_Problem 1:_ Reproduce the stretch of the WeWork–Naked Hub passage from "Back in April" through "occupied by Google.".
_Problem 2:_
Answer these from the WeWork–Naked Hub passage:
(a) In what month and year did Gaw Capital Partners invest in Naked Hub?
(b) Which company occupies 123 Buckingham Palace Road?
(c) How many locations did Naked Hub have?
_Problem 3:_ Extend the passage on WeWork's deal to buy Naked Hub, picking up after its last sentence.

_Selected passage:_
--- START ---

Back in April 2018, US co-working space leader WeWork said it would buy Shanghai-headquartered rival Naked Hub for an undisclosed amount. The Hong Kong-based private equity firm and property developer Gaw Capital Partners invested in Naked Hub in November 2016 which would help finance the opening of new Naked Hub workspaces across China, Hong Kong, Singapore and other key cities in southeast Asia. That expansion plan was supported by the opening of multiple locations in London in the first quarter of 2018, among them 123 Buckingham Palace Road — a Gaw-owned property currently occupied by Google.

Naked Hub, which opened in 2015 and had 10,000 members in 24 locations, was as large in China as WeWork, which had 10,000 members in a dozen locations. Combined, WeWork expects to have a community of one million in Greater China by the end of 2021, WeWork founder and CEO Adam Neumann said in a statement announcing the deal in April.

--- END ---

_The data:_

--- START ---

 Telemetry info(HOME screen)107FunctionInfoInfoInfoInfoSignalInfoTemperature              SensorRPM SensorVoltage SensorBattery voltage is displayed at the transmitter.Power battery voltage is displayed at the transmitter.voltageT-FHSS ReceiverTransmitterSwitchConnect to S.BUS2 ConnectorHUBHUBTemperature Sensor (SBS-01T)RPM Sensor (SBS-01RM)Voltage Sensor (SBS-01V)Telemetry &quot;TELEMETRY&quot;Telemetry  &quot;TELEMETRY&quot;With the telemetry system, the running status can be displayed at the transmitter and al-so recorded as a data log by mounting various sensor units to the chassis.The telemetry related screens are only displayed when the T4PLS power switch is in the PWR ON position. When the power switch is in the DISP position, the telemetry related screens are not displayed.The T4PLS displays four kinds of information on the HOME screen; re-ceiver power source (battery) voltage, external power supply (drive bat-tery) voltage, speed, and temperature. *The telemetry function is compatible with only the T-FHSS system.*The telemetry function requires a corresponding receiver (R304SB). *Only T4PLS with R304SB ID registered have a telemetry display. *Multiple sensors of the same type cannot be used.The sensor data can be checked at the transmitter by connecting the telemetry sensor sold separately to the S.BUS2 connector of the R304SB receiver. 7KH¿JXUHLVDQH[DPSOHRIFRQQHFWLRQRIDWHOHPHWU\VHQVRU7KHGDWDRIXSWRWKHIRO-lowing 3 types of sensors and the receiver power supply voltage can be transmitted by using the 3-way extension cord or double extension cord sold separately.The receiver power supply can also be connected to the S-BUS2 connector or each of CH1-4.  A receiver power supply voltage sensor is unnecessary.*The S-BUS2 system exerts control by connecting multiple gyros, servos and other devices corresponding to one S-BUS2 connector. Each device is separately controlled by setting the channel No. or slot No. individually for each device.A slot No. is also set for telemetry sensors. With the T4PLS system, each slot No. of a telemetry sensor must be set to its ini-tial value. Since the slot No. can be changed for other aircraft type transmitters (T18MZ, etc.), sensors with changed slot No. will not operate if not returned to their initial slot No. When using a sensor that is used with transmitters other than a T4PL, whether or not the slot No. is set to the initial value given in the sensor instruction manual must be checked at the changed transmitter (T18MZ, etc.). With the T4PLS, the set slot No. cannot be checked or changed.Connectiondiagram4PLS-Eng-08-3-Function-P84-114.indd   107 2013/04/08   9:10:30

--- END ---

_Your response 1:_
Back in April 2018, US co-working space leader WeWork said it would buy Shanghai-headquartered rival Naked Hub for an undisclosed amount. The Hong Kong-based private equity firm and property developer Gaw Capital Partners invested in Naked Hub in November 2016 which would help finance the opening of new Naked Hub workspaces across China, Hong Kong, Singapore and other key cities in southeast Asia. That expansion plan was supported by the opening of multiple locations in London in the first quarter of 2018, among them 123 Buckingham Palace Road — a Gaw-owned property currently occupied by Google.

_Your response 2:_
(a) November 2016
(b) Google
(c) 24

_Your response 3:_
According to the Q1 2018 Asia Pacific office trends report from CBRE, co-working operators continue to expand aggressively in China.

“Demand is focused on Shanghai, where large overseas firms and local providers are taking space in Grade A buildings as they seek to compete with traditional serviced offices. Most operators in Beijing are focusing on factory conversions, low rise properties and Grade B premises,” the report states.

A similar surge in co-office space demand was seen all over the Asia Pacific region, according to the CBRE report.